Show HN: I Processed Brazil's 85GB Open Company Registry So You Don't Have To
So I built a pipeline that handles this mess: https://github.com/cnpj-chat/cnpj-data-pipeline
THE PROBLEM NOBODY TALKS ABOUT
Every Brazilian startup eventually needs this data - for market research, lead generation, or compliance. But everyone wastes weeks: - Parsing "12.345.678/0001-90" vs "12345678000190" CNPJ formats - Discovering that "00000000" isn't January 0th, year 0 - Finding out some companies are "founded" in 2027 (yes, the future) - Dealing with double-encoded UTF-8 wrapped in Latin-1
WHAT YOU CAN NOW DO IN SQL
Find all fintechs founded after 2020 in São Paulo:
SELECT COUNT(*) FROM estabelecimentos e JOIN empresas emp ON e.cnpj_basico = emp.cnpj_basico WHERE e.uf = 'SP' AND e.cnae_fiscal_principal LIKE '64%' AND e.data_inicio_atividade > '2020-01-01' AND emp.porte IN ('01', '03');
Result: 8,426 companies (as of Jun 2025)
SURPRISING THINGS I FOUND
1. The 3am Company Club: 4,812 companies were "founded" at exactly 3:00:00 AM. Turns out this is a database migration artifact from the 1990s.
2. Ghost Companies: ~2% of "active" companies have no establishments (no address, no employees, nothing).

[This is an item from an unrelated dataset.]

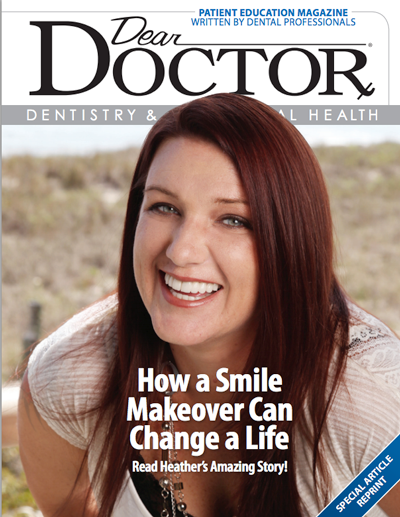 Dear Doctor Magazine Cover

They exist only on paper.
3. The CNAE 9999999 Mystery: 147 companies have an economic activity code that doesn't exist in any reference table. When I tracked them down, they're all government entities from before the classification system existed.
4. Future Founders: 89 companies have founding dates in 2025-2027. Not errors - they're pre-registered for future government projects.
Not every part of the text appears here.